### GOAL
Return each line of the listing below that contains the string "above". Treat uppercase and lowercase letters as different.

### DATA FOR THIS EXERCISE
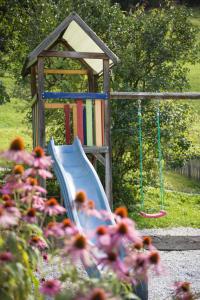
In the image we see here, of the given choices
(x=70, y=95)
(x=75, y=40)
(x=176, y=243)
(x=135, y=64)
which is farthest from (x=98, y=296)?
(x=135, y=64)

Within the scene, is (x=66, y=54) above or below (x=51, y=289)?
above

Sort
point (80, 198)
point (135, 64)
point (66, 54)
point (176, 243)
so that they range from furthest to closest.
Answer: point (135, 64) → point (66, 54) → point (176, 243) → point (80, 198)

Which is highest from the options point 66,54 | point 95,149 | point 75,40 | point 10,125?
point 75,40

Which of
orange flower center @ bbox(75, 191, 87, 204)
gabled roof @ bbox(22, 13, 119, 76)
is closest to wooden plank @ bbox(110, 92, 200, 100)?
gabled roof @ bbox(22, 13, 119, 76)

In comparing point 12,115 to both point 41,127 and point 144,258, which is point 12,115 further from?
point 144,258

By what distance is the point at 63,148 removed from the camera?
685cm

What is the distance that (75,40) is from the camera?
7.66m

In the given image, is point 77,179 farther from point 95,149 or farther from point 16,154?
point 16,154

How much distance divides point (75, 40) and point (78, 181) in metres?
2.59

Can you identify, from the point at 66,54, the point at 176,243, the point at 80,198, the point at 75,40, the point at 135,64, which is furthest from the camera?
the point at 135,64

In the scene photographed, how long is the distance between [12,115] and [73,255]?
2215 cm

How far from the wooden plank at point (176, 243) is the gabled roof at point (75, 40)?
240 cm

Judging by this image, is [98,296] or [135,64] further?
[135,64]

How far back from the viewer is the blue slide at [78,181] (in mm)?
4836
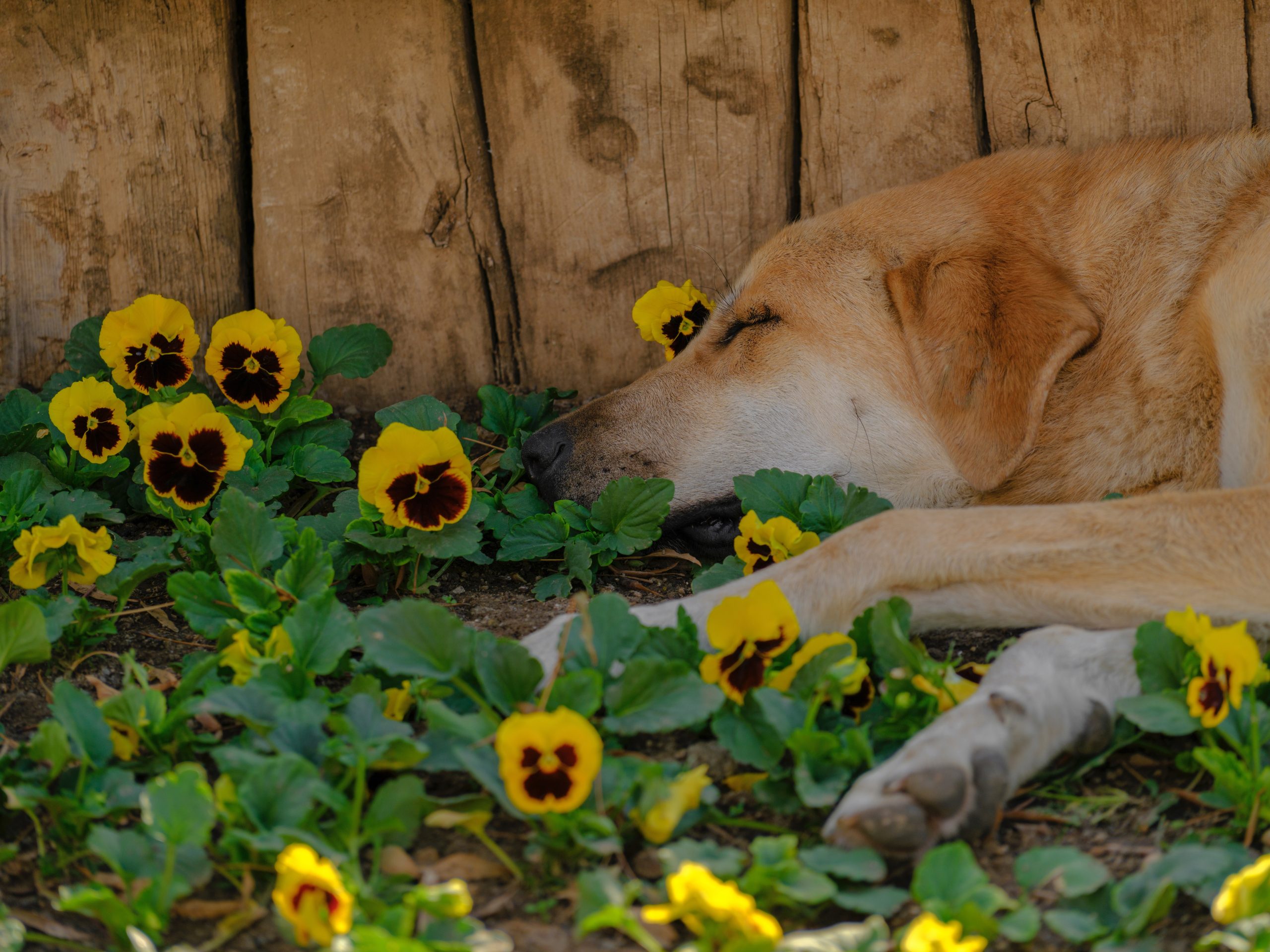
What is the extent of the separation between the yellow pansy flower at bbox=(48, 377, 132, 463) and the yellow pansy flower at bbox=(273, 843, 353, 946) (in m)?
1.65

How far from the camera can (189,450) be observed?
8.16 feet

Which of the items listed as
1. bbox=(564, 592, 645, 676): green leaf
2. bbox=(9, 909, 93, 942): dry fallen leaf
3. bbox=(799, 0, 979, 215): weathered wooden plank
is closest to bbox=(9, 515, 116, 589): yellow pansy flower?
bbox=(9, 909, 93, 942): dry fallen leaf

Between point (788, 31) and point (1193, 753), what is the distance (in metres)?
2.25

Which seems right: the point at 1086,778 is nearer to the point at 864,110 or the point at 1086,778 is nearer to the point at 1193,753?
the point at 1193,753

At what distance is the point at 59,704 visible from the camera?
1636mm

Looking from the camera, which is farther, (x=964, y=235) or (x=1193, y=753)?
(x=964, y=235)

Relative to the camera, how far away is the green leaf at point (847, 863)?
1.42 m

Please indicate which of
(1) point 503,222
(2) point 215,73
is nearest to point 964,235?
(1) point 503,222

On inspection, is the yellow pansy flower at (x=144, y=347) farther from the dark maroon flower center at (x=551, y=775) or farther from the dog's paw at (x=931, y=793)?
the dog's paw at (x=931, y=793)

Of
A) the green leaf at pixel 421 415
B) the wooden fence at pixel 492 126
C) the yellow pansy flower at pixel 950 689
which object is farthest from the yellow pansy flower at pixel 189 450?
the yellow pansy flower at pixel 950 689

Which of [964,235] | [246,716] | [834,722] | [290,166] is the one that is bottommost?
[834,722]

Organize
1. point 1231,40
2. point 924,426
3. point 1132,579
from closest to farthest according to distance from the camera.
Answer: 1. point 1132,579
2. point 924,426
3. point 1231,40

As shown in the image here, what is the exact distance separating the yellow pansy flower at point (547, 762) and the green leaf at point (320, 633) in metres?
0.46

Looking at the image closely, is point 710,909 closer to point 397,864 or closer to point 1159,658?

### COMPLETE ANSWER
Within the scene, is (x=66, y=54) above or below (x=51, y=289)?
above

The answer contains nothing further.